#### Source text:
--- Begin ---

Reputation: 401
I have
b'path\n/sync/u/0/i/bv\nurl_ids_md5\n\xd9\xdd\x80fF>(\xf4?\xcc\x86c|\xd2\xd3\xf0\nargcount\n2\nstart_time\n1605232804\narg.c\n10\narg.hl\n11\n'
Which has the following elements:
1) "path"
2) "/sync/u/0/i/bv"
3) "url_ids_md5"
4) "\xd9\xdd\x80fF>(\xf4?\xcc\x86c|\xd2\xd3\xf0"
5) "argcount"
6) "2"
7) "start_time"
8) "1605232804"
9) "arg.c"
10) "10"
11) "arg.hl"
12) "11"
I'm trying to break it up into a list containing elements split by "\n". However, several situations occur:
Let's call the string in question s.
If I naively do s.split("\n"), that, of course, is not going to work, and I run into the following error:
TypeError: a bytes-like object is required, not 'str'
So then I decode() before trying to split: s.decode().split("\n"). The problem with this is I have a md5 encoded component as a part of s, which is not compatible with the default utf-8 decoding of decode().

--- End ---

#### Short problem:
Carry on the forum post about splitting a Python bytes string on newlines, picking up right after its last sentence. The lines that come next are separate material, unrelated to the post above.

#### Source material:
--- Begin ---

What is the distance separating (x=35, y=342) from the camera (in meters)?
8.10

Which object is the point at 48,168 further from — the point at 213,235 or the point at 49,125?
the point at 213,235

--- End ---

#### Output for this task:
UnicodeDecodeError: 'utf-8' codec can't decode byte 0xd9 in position 32: invalid continuation byte
Next (instead of decode()) I tried applying str() to s. I get the following:
b'path\n/sync/u/0/i/bv\nurl_ids_md5\n\xd9\xdd\x80fF>(\xf4?\xcc\x86c|\xd2\xd3\xf0\nargcount\n2\nstart_time\n1605232804\narg.c\n10\narg.hl\n11\n'
(Note that it's still very much utf-8 encoded (I think), as evidenced by the b' in front.) Interestingly, the result of doing .split("\n") on the above is the following:
["b'path\\n/sync/u/0/i/bv\\nurl_ids_md5\\n\\xd9\\xdd\\x80fF>(\\xf4?\\xcc\\x86c|\\xd2\\xd3\\xf0\\nargcount\\n2\\nstart_time\\n1605232804\\narg.c\\n10\\narg.hl\\n11\\n'"]
Which in itself doesn't make sense to me. (But do note that it allows me to do .split() now, as opposed to my original string / first example)
How do I properly split the string?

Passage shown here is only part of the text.